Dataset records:
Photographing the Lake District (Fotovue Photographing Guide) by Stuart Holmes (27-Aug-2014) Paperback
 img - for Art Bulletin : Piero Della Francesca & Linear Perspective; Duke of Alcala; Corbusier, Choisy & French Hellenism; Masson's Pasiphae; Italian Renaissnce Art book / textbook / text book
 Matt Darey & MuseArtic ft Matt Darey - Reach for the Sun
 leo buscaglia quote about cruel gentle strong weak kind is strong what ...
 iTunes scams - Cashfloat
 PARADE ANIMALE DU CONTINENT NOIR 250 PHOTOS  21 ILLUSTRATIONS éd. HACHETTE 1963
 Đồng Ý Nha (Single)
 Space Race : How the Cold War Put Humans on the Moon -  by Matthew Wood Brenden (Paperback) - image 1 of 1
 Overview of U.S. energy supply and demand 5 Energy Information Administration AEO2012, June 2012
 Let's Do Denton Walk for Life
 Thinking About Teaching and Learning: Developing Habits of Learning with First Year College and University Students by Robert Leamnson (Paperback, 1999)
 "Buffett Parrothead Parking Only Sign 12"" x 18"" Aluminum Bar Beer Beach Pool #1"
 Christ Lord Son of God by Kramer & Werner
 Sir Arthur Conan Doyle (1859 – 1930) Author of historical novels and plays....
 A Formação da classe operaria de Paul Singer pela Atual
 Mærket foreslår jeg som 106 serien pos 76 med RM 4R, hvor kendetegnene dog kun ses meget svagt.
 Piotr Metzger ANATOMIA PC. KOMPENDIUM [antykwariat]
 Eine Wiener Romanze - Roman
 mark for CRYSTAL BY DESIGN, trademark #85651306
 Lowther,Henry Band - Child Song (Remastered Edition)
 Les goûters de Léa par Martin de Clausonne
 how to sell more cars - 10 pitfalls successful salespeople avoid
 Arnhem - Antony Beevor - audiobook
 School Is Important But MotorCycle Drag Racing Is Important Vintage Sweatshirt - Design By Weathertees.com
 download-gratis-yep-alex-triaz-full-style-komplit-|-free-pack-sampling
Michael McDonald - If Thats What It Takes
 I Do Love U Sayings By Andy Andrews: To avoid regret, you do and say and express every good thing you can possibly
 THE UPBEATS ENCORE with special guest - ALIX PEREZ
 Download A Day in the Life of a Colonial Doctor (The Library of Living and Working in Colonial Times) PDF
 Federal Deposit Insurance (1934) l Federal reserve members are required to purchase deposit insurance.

TASK ITEM ▸ Only the number is wanted here. Please work out how many lines of the records contain "with".

TASK RESPONSE ▸ 2